Given instruction: Reproduce the data below word for word, omitting the pictures.

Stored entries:

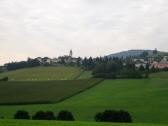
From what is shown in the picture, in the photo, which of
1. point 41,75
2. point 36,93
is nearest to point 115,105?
point 36,93

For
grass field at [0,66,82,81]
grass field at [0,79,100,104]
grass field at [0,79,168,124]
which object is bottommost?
grass field at [0,79,168,124]

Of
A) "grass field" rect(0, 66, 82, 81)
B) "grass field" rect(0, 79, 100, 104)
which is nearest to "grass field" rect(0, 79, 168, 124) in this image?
"grass field" rect(0, 79, 100, 104)

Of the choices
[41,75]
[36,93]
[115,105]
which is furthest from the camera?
[41,75]

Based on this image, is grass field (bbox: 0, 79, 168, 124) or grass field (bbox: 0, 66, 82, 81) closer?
grass field (bbox: 0, 79, 168, 124)

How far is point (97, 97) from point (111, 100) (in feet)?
18.5

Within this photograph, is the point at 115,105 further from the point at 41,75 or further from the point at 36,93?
the point at 41,75

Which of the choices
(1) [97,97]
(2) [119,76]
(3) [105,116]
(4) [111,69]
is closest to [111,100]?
(1) [97,97]

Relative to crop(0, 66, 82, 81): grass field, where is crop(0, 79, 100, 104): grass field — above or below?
below

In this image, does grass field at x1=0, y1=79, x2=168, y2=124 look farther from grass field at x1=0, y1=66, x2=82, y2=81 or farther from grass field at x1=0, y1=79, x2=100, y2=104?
grass field at x1=0, y1=66, x2=82, y2=81

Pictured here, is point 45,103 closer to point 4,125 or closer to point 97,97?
point 97,97

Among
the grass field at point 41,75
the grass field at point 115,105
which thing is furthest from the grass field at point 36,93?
the grass field at point 41,75

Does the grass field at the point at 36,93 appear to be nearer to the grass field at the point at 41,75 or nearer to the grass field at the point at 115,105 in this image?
the grass field at the point at 115,105

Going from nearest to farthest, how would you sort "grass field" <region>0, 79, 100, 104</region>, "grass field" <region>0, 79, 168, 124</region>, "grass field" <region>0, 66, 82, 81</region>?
"grass field" <region>0, 79, 168, 124</region>, "grass field" <region>0, 79, 100, 104</region>, "grass field" <region>0, 66, 82, 81</region>

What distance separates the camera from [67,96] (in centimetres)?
7581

Final answer:
From what is shown in the picture, in the photo, which of
1. point 41,75
2. point 36,93
is nearest to point 115,105?
point 36,93

For
grass field at [0,66,82,81]
grass field at [0,79,100,104]
grass field at [0,79,168,124]
which object is bottommost?
grass field at [0,79,168,124]

Of
A) "grass field" rect(0, 66, 82, 81)
B) "grass field" rect(0, 79, 100, 104)
which is nearest to "grass field" rect(0, 79, 168, 124) in this image?
"grass field" rect(0, 79, 100, 104)

Of the choices
[41,75]
[36,93]
[115,105]
which is furthest from the camera?
[41,75]

Based on this image, is grass field (bbox: 0, 79, 168, 124) or grass field (bbox: 0, 66, 82, 81) closer?
grass field (bbox: 0, 79, 168, 124)

How far is point (97, 97) from point (111, 100) (in feet)?
18.5

Within this photograph, is the point at 115,105 further from the point at 41,75 or further from the point at 36,93?
the point at 41,75

Which of the choices
(1) [97,97]
(2) [119,76]
(3) [105,116]
(4) [111,69]
is closest to [111,100]?
(1) [97,97]

Relative to crop(0, 66, 82, 81): grass field, where is crop(0, 79, 100, 104): grass field — above or below?
below

In this image, does grass field at x1=0, y1=79, x2=168, y2=124 look farther from grass field at x1=0, y1=66, x2=82, y2=81 or farther from grass field at x1=0, y1=79, x2=100, y2=104?
grass field at x1=0, y1=66, x2=82, y2=81

Pictured here, is point 45,103 closer to point 4,125 or closer to point 97,97?
point 97,97

Among
the grass field at point 41,75
the grass field at point 115,105
which thing is furthest from the grass field at point 36,93?
the grass field at point 41,75

Does the grass field at the point at 36,93 appear to be nearer to the grass field at the point at 41,75 or nearer to the grass field at the point at 115,105 in this image?
the grass field at the point at 115,105

Going from nearest to farthest, how would you sort "grass field" <region>0, 79, 100, 104</region>, "grass field" <region>0, 79, 168, 124</region>, "grass field" <region>0, 66, 82, 81</region>?
"grass field" <region>0, 79, 168, 124</region>, "grass field" <region>0, 79, 100, 104</region>, "grass field" <region>0, 66, 82, 81</region>

What distance separates the camera from [67,96] (in centimetres)?
7581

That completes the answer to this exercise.